Ved la actividad, corriendo por el mundo, como una bacante desmelenada, dando una forma material y grosera á sus ideas y sus ensueños; ved e mercado público cotizándolos, vendiéndolos á precio de oro. Santas ilusiones, sensaciones purísimas, fantasías locas, ideas extrañas, todos los misterios hijos del espíritu, son, apenas nacen, cogidos por la materia, su estúpido consocio, y expuestas desnudas, temblorosas y avergonzadas á los ojos de la multitud ignorante.

Yo quisiera pensar para mí, y gozar con mis alegrías, y llorar con mis dolores, adormido en los brazos de la pereza, y no tener necesidad de divertir á nadie con la relación de mis pensamientos y mis sensaciones más secretas y escondidas.

Vamos de una eternidad de reposo pasado á otra eternidad futura por un punto, que no otra cosa es la vida: ¡á qué agitarnos en él con la ilusión de que hacemos algo agitándonos!

Yo he visto con el microscopio una gota de agua, en ella esos insectos apenas perceptibles, cuya existencia es tan breve, que en una hora viven cinco ó seis generaciones, y he dicho, al mirarlos moverse: —¿Si creerá ese bichejo que hace alguna cosa?— Para afanarnos en el mundo, sería menester que nos pusiesen una montera que nos tapara el cielo, de modo que la comparación con su inmensidad no hiciera tan sensible nuestra pequeñez.
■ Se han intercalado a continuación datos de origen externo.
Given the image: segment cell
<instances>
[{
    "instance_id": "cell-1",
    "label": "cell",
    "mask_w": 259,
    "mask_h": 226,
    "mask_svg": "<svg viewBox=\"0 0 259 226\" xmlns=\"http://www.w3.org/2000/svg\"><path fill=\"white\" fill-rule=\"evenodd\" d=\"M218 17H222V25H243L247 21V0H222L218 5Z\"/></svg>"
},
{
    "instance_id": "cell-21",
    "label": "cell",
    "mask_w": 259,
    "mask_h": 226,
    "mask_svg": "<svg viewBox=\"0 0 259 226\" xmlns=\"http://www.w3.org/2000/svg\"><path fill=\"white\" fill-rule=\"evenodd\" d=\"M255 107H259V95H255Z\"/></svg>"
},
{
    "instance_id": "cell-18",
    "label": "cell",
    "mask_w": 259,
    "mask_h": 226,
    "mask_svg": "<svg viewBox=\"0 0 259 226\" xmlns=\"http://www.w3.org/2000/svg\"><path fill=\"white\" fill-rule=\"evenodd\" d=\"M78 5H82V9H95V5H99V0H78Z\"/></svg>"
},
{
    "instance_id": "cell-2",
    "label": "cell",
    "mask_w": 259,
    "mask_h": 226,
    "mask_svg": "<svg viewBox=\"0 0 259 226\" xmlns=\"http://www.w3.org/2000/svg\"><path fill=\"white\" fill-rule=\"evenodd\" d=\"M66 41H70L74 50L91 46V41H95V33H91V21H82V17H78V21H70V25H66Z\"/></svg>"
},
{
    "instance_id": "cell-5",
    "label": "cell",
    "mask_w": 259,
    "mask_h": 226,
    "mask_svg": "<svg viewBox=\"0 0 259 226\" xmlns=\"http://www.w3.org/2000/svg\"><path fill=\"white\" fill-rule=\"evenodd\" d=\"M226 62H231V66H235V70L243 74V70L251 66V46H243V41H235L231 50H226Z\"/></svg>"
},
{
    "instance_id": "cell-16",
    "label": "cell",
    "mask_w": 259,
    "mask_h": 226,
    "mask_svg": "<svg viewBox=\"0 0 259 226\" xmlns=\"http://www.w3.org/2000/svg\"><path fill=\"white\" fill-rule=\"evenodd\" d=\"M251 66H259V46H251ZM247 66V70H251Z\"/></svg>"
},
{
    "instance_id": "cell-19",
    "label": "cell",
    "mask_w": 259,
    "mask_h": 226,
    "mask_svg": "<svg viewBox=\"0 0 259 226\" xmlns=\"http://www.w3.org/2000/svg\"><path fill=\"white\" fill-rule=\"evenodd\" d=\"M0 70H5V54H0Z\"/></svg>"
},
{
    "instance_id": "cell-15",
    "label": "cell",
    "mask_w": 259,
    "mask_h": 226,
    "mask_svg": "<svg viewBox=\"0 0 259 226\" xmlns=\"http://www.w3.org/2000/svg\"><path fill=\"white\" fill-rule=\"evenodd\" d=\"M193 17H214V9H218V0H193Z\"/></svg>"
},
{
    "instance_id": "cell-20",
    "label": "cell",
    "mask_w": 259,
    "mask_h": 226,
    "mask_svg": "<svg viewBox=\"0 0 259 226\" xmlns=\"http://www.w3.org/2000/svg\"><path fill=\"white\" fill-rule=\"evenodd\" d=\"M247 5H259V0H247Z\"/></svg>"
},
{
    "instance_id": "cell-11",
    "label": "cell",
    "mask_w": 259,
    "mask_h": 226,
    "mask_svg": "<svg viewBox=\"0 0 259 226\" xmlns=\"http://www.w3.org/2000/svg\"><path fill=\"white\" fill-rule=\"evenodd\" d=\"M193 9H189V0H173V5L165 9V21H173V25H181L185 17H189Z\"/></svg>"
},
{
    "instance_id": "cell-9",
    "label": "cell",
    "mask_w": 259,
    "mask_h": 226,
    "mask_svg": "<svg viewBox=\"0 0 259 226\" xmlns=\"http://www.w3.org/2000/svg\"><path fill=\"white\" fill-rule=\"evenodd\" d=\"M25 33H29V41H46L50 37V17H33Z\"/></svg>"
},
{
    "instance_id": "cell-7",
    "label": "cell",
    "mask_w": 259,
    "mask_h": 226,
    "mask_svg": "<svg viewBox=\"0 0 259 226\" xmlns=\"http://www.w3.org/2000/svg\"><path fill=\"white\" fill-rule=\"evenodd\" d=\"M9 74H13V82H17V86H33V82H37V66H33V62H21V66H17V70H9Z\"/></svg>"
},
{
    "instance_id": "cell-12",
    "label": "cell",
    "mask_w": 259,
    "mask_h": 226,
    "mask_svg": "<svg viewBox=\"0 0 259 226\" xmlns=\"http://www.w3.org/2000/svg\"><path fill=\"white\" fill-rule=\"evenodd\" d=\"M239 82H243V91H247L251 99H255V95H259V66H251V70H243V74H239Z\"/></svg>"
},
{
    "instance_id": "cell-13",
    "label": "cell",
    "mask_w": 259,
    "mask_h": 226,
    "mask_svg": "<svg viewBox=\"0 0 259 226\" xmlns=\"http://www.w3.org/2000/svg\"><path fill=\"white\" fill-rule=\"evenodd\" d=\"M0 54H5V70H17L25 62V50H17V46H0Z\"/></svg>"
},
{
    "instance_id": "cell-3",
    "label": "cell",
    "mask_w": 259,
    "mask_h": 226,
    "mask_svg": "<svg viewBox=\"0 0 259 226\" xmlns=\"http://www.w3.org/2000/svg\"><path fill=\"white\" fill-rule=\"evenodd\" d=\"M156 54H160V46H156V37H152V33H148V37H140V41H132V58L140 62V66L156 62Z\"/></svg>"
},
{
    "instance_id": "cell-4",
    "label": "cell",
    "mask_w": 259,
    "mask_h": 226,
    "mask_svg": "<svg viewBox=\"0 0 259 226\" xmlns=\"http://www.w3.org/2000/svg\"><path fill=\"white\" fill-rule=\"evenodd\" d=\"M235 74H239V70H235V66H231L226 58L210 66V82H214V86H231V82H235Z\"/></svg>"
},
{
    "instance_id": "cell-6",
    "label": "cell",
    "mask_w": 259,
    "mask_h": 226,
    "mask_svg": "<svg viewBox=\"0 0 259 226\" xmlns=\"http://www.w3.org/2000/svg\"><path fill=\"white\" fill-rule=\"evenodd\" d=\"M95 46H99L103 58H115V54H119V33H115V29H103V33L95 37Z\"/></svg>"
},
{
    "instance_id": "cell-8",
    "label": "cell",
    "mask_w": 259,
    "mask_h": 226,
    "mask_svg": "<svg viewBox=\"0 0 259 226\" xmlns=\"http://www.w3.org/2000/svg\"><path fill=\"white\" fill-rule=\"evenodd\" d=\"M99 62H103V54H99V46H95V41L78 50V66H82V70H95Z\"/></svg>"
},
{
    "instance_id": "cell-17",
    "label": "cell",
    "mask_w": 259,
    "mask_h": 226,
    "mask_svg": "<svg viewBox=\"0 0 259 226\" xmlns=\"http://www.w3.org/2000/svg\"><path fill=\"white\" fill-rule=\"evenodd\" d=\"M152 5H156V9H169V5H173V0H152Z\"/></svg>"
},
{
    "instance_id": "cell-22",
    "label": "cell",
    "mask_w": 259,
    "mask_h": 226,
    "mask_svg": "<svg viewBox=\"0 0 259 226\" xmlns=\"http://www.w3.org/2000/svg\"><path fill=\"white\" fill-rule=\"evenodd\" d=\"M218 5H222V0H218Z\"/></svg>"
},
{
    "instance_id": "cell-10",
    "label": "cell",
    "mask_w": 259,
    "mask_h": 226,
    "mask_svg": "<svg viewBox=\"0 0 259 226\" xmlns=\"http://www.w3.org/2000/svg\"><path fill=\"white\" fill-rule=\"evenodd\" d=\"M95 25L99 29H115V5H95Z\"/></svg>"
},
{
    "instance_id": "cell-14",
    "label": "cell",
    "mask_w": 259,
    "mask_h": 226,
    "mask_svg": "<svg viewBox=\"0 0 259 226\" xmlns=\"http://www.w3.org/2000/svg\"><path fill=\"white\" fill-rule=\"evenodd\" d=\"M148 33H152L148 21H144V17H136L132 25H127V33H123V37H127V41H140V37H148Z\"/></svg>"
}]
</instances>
Yo quiero ser consecuente con mi pasado y mi futuro probables, y atravesar ese puente de la vida, echado sobre dos eternidades, lo más tranquilamente posible. Yo quiero... pero quiero tantas cosas, que sólo con enumerarlas podría hacer un artículo largo como de aquí á mañana, y no es este seguramente mi propósito.

Aún me acuerdo que en una ocasión, sentado en una eminencia, desde la que se dilataba ante mis ojos un inmenso y reposado horizonte, llena mi alma de una voluptuosidad tranquila y suave, inmóvil como las rocas que se alzaban á mi alrededor, y de las cuales creía yo ser una, una que pensaba y sentía, como yo creo que sentirán y acaso pensarán todas las cosas de la tierra, comprendí de tal modo el placer de la quietud y la inmovilidad perpetua, la suprema pereza tal y tan acabada como la soñamos los perezosos, que resolví escribirle una oda y cantar sus placeres, desconocidos por la inquieta multitud.

Ya estaba decidido; pero al ir á moverme para hacerlo, pensé, y pensé muy bien, que el mejor himno á la pereza es el que no se ha escrito ni se escribirá nunca. El hombre capaz de intentarlo se pondría en contradicción con sus ideas. Y no lo escribí. En este instante me acuerdo de lo que pensé ese día: pensaba extenderme en elogio de la pereza, á fin de hacer prosélitos para su religión. ¿Pero cómo he de convencer con la palabra, si la desvirtuó con el ejemplo? ¿Cómo ensalzar la pereza trabajando? Imposible.

La mejor prueba de mi firmeza en las creencias que profeso, es poner aquí punto y acostarme. ¡Lástima que no escriba esto sentado ya en la cama! ¡No tendría más que recostar la cabeza, abrir la mano y dejar caer la pluma!